If we wish to apply less barbaric rules to who owns what (and generally we do), then we must restrict the application of force to those instances which comply with those rules, and refuse to do so otherwise. Also, the situation becomes much more complex when all goods are owned, and so acquisition of property becomes the transfer of goods from one person's ownership to another's, rather than the seizure of unowned goods. In that case, we establish rules whereby property may "legitimately" be transferred, apply force to protect those instances, and apply it to discourage all other forms of property acquisition, which we thereby define as "theft."
Thus, it is somewhat inaccurate to call "theft" the acquisition of property without the owner's permission. Rather, theft is the acquisition of property against the rules governing such acquisition. Sometimes property can be acquired with the owner's permission and still be stolen. We use a different word than "theft" in such cases -- we call it "fraud" -- but it's essentially the same thing. Also, sometimes property can be acquired without the owner's permission without it being theft. For example, if a lawsuit grants a sum in judgment, it's safe to say that the sum is taken without its owner's permission, but this is not theft. The only consistent rule is that if property is transferred against the rules for such transfer, it is not legitimate and may be corrected by force.
Now let's consider the way wealth is produced and ownership of it acquired in our economy. (Again, it's important to consider the real world in the process of forming our moral judgments. Moral principles formed outside that consideration are the equivalent of pure mathematics, and may or may not apply to the reality we actually experience.)
Wealth is produced collectively, always. People work together to create wealth, applying thought and effort to natural resources. The resulting wealth is divided among those who work to produce it, according to rules. It's impossible to say in any definitive fashion how much person A contributes to the production of wealth as compared to person B. Thus, a common libertarian principle, that of ownership deriving from labor to add value, becomes useless as a practical matter, for we are never in any real-life case able to determine how much of the wealth produced is generated by one person's labor compared to another's. A different principle than this is required.

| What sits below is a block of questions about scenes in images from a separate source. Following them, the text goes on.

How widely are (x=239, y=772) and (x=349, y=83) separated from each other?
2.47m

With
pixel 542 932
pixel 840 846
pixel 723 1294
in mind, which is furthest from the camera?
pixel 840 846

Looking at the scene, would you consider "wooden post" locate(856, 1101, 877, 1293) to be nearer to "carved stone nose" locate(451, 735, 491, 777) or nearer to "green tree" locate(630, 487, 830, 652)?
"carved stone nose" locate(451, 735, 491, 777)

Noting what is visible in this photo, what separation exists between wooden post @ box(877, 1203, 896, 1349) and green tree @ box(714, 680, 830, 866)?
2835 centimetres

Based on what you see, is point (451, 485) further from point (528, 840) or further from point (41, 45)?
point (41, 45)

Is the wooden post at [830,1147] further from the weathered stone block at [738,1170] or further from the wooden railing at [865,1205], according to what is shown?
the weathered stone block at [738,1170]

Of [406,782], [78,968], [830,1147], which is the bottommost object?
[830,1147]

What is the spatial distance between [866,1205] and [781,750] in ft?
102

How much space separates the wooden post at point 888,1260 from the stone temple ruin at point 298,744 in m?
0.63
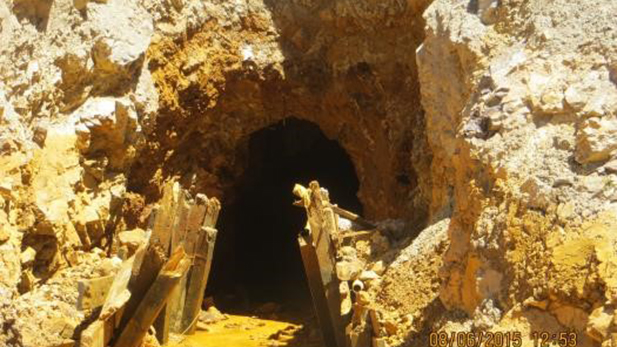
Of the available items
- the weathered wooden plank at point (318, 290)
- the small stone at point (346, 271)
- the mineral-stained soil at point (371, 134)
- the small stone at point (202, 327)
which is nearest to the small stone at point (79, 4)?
the mineral-stained soil at point (371, 134)

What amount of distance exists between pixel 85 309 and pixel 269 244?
948 cm

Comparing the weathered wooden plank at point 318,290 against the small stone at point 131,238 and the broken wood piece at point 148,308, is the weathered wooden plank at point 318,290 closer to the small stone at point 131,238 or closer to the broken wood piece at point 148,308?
the broken wood piece at point 148,308

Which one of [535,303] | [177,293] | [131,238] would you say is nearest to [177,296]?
[177,293]

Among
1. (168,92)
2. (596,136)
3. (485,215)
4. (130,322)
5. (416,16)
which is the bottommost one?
(130,322)

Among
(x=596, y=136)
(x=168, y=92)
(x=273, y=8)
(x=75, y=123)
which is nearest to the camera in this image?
(x=596, y=136)

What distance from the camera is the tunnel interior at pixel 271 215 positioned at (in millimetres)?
14867

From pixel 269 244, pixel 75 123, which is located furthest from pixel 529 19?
pixel 269 244

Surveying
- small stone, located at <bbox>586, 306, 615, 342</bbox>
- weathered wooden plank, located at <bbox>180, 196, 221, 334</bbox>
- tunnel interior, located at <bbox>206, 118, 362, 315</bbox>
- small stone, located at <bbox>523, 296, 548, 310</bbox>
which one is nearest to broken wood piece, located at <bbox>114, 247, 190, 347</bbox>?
weathered wooden plank, located at <bbox>180, 196, 221, 334</bbox>

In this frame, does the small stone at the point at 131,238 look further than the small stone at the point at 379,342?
Yes

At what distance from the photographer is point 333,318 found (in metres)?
8.66

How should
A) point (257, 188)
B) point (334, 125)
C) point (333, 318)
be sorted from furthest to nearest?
point (257, 188) < point (334, 125) < point (333, 318)

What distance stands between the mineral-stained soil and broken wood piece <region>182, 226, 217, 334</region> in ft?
3.34

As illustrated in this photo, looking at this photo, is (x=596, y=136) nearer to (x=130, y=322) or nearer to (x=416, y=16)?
(x=130, y=322)

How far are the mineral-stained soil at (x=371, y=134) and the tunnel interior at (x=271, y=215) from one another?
74.5 inches
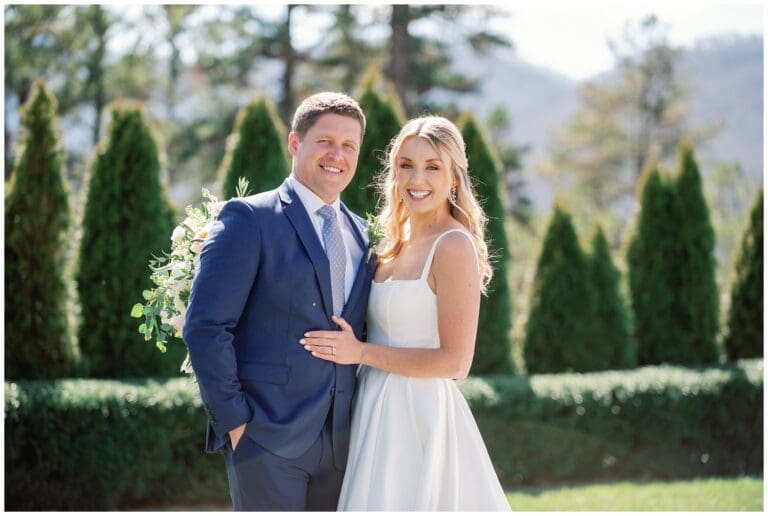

In actual practice, we determine ownership by who owns the natural and man-made capital required to produce wealth, not by those who work to add value. The people doing the labor to create the wealth are not entitled to a share of it a priori; it belongs to the owner of the capital, who must buy labor if he needs more of it to produce the wealth than he can supply on his own, but the wealth ultimately produced still belongs to him. In that way, the workers in effect receive a share, but that's not how we think of it. Rather, the work to produce the wealth is treated as a commodity, and is transferred to the owner of the capital just like any other commodity, in exchange for an agreed-upon price. The owner of the capital then owns the labor as well, and so owns the wealth produced with both. Often, this system results in severe inequities. One may rejoice in those inequities as Fruitcake does, or attempt to ameliorate them through government action while accepting the fundamentals of teh system, as Bob Butler would do. One may also propose a more radical change that would hope to eliminate the inequities at the source.
But if one does propose such radical changes, its incumbent on one to pay attention to real-world, practical reality, and consider how such a radically new system would work. Because if it would not, it doesn't matter how righteous and principled it is, it's still a bad idea. That was the problem with Marxism: great in concept, but flawed in practice.
I want to add here that anarchism, as I see it, suffers from a misunderstanding quite analogous to that of Marx. Marx' most basic mistake was the belief that all conflict was class conflict, and so if social classes were eliminated through economic egalitarianism, all conflict would disappear, the state's raison d'etre would be gone, and the state would wither away. In fact, while some conflict certainly IS class-based, not all of it is, and so the elimination of social classes does not eliminate conflict; moreover, social classes tend to form over time without constant collective effort to prevent this -- all of which keeps the state from withering away as predicted.
Anarchism suffers from a similar error, the belief that all aggression and economic inequity derives from the state. Quite obviously some aggression and some economic inequity does, but not all nor, I would say, even most of it, and the state acts to suppress more of these things than it causes.